Un bain de jouvence que la sortie de cet album. Malgré bien des aventures musicales depuis lors, cette musique sait encore séduire, surprendre nos oreilles lassées des redites musicales. Elle est à la charnière d’une tradition bousculée (Monk, Mingus) et de révolutions en cours à l’époque (John, Ornette, Eric, Albert, Cecil…). Elle montre de plus des musiciens encore bien jeunes, pas encore englués dans l’auto-célébration et l’adulation panurgique d’un certain public.

Pierre Grandjean et Charles Lloyd
Photo du livret

Une très belle façon aussi de saluer la pugnacité et l’amour de la musique de ceux qui arrivent à créer un événement d’une telle ampleur.
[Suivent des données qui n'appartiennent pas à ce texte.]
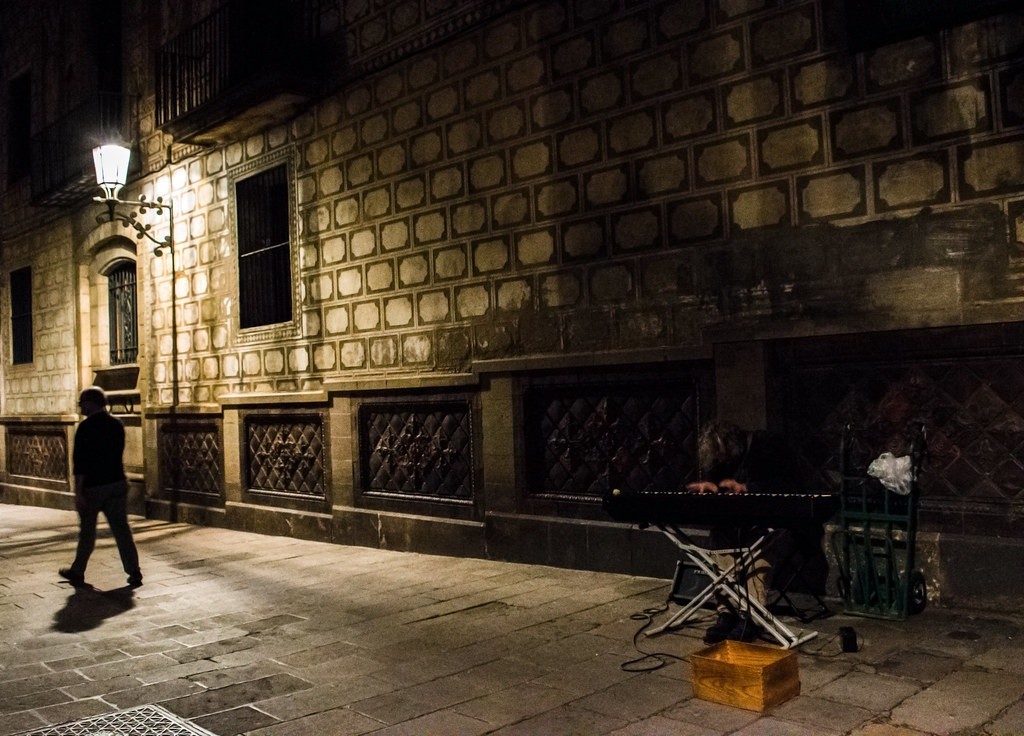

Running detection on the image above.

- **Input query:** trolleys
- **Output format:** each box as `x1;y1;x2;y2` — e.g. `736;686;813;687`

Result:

On peut bouder de telles manifestations, mais elles sont l’occasion de rencontres fructueuses au sein de l’écosystème du jazz, et une source de revenus et de notoriété pour les musiciens. Elles permettent aussi à certains de ceux qui ne baignent pas dans cette musique de venir découvrir une musique, des talents qui ne sont guère diffusés sur les grands médias.